EXTRAHIERTER TEXT
★ ★ ★ ★
Oberlandesgericht Koblenz 12 U 884/22 vom 29.04.2024
(Vorinstanz Landgericht Trier 4 O 8/21 vom 24.05.2022)
1. Die Auffassung der Beklagten gegen den Geschädigten, ihm sei ein Überwachungsverschulden vorzuwerfen mit dem Ergebnis einer verlängerten Reparatur und erheblich erhöhten Mietwagenkosten, wird zurückgewiesen.
2. Die in der Berufung nachgeschobene neue Abtretungserklärung führt zur Aktivlegitimation der Klägerin.
3. Auch die Auffassung der Beklagten dazu, dass der Geschädigte gegen seine Schadenminderungspflicht verstößt, wenn er sich vor einer Anmietung eines Ersatzwagens nicht am Markt erkundigt, wird vom Berufungsgericht nicht geteilt, da der Geschädigte sich mit der Anmietung zu Werten nahe Schwacke das Wirtschaftlichkeitsgebot beachtet habe.
4. Die Schätzung des Erstgerichtes mittels Schwacke-Vergleichswerten ist nicht zu beanstanden.
5. Eine Argumentation pro Fraunhofer ist kein Argument gegen die Anwendung der Schwacke-Liste.
6. Auch die von der Beklagten aufgezeigten Internet-Screenshots gebieten aus mehreren Gründen kein Absehen von einer Anwendung der Schwacke-Liste zur Schätzung erforderlicher Mietwagenkosten.
7. Das konkrete Mobilitäts-Paket des Vermieters für den Geschädigten enthält – für den Geschädigten erforderliche – unfallbedingte Mehrleistungen, die einen höheren Mietwagenpreis rechtfertigen.
8. Die Kosten der erforderlichen Nebenleistungen sind darüber hinaus vom Versicherer des Schädigers zu erstatten.
Zusammenfassung: Das Oberlandesgericht Koblenz bestätigt eine Schwacke-Entscheidung der Vorinstanz vollständig und verwirft die grundlegenden Argumente der Versicherer im Mietwagenstreit: keine Erkundigungspflicht, Fraunhofer kein Argument, Internet-Screenshots völlig neben der Sache, Aufschlag nachvollziehbar, Nebenkosten hinzu.
Bedeutung für die Praxis: Ein in vielen Teilen der Mietwagenkosten-Diskussion beachtenswertes Berufungsurteil kommt aktuell vom Pfälzischen Oberlandesgericht in Koblenz.
Zunächst bestätigt das Gericht die Aktivlegitimation der Klägerin, die zuvor in der ersten Gerichtsinstanz beim Landgericht eine unwirksame und erst in der Berufung beim OLG eine weitere Abtretungsvereinbarung vorgelegt hatte. Da das Erstgericht – aus seiner Sicht nachvollziehbar – nicht darauf hinwies, dass die in der ersten Instanz verwendete Abtretung unwirksam war, konnte die Klägerin eine weitere Abtretung mit wirksamen Formulierungen noch in der Berufungsinstanz nachschieben und war damit nicht verspätet.
★ ★ ★ ★
ERFASSTE ANGABEN
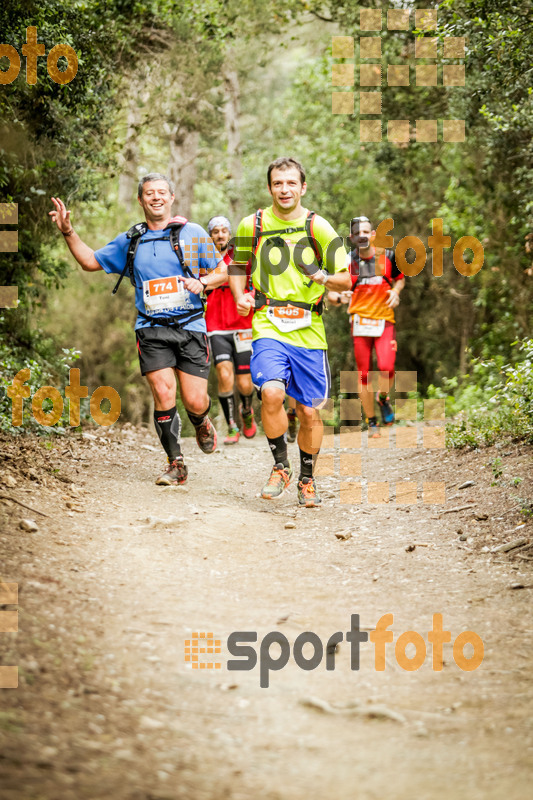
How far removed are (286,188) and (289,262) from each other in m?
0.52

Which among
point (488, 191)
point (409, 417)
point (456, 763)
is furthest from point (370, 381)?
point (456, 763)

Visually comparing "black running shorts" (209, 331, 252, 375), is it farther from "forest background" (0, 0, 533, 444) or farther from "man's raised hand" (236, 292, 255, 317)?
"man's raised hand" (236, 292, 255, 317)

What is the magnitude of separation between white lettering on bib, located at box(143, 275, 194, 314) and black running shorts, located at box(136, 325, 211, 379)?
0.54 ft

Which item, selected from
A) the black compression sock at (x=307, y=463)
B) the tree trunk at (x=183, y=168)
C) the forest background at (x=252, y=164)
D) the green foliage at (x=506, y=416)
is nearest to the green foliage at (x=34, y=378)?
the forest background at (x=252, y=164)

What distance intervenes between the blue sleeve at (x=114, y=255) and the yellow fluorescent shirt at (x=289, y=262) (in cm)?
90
★ ★ ★ ★
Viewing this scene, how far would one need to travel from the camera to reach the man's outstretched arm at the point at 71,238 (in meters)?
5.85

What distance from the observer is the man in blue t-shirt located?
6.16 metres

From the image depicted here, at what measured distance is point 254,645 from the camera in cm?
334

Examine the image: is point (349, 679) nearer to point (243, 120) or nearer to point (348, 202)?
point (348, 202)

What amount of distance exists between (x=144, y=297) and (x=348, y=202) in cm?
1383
★ ★ ★ ★
AUFGABEN
A: Erkläre in ein bis drei Sätzen anhand des Beitrags zum Mietwagenurteil, warum die Klägerin die neue Abtretung erst in der Berufung vorlegen durfte, ohne verspätet zu sein.
B: Welches Gericht hat laut dem Beitrag zum Mietwagenurteil in der Vorinstanz entschieden?
C: Schreibe den Beitrag zum Mietwagenurteil nach seinem letzten Satz weiter.

ERGEBNISSE
A: Das Erstgericht hatte nicht darauf hingewiesen, dass die in der ersten Instanz verwendete Abtretung unwirksam war. Deshalb konnte die Klägerin eine weitere Abtretung mit wirksamen Formulierungen noch in der Berufungsinstanz nachschieben und war damit nicht verspätet.

B: Das Landgericht Trier (4 O 8/21 vom 24.05.2022).

C:
Die Vorwürfe der Beklagten gegen den Geschädigten bezüglich eines Überwachungsverschulden für eine zu lange andauernde Reparatur gehen ins Leere. Nach dem Vorbringen der Zeugen waren es objektive Gründe, die zu der Verzögerung führten. Hätte sich der Geschädigte hier eingemischt, hätte das nach der Überzeugung des Gerichts nichts geändert.
Das Landgericht Trier hatte zur Schätzung der Höhe erforderlicher Mietwagenkosten die Schwacke-Liste angewendet. Das wollte die Beklagte beim OLG unbedingt ändern. Doch das OLG sah weder in Fraunhofer noch in Fracke eine Alternative und mehr noch, das OLG sah in den Internet-Screenshots kein Argument gegen die Verwendbarkeit von Schwacke. Das OLG sezierte quasi die in den Internet-Beispielen dargestellten „Angebote“ und urteilte, dass diese nichts mit der tatsächlichen Anmietung des Geschädigten zu tun haben. Wichtig dabei ist die Tatsache, dass die Internet-Beispiele den üblicherweise von Versicherern verwendeten Beispielen entsprachen. Sie waren sehr viel später erhoben, sie betrafen kein auf das verunfallte Fahrzeug bezogen vergleichbare Fahrzeug, nicht die relevanten Nebenleistungen, nicht die vollständige Kilometerfreigabe und die Bedingungen der Internet-Beispiele wie z.B. „Bezahlung vorab“ sind mit dem Bedarf des Geschädigten nicht in Einklang zu bringen.
Zur Frage der Vortrags- und Beweislast stellt das Gericht klar, dass die Beklagte auf der Basis der (unpassenden) Screenshots nicht behaupten kann, der Geschädigte hätte sich nach günstigeren Preisen erkundigen müssen und weil er das unterlassen habe, hätte er gegen seine Schadenminderungspflicht (§ 254 BGB) verstoßen. Damit könne sie ihre Beweislast für einen Verstoß gegen § 254 BGB nicht umgehen. Daraus ist zu schließen: So lange sich der aus der Ersatzanmietung resultierende Betrag im Rahmen der Listen bewegt, gibt es keine Erkundigungspflicht für den Geschädigten.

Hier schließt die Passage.